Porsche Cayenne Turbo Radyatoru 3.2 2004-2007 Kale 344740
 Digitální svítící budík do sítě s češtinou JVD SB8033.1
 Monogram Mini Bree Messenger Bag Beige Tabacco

- - - - -

-- WORK INSTRUCTION --
Give back exactly the lines starting at the one with "Digitální svítící budík" and running to the end of the listing. Include both ends.

-- WORKED SOLUTION --
 Digitální svítící budík do sítě s češtinou JVD SB8033.1
 Monogram Mini Bree Messenger Bag Beige Tabacco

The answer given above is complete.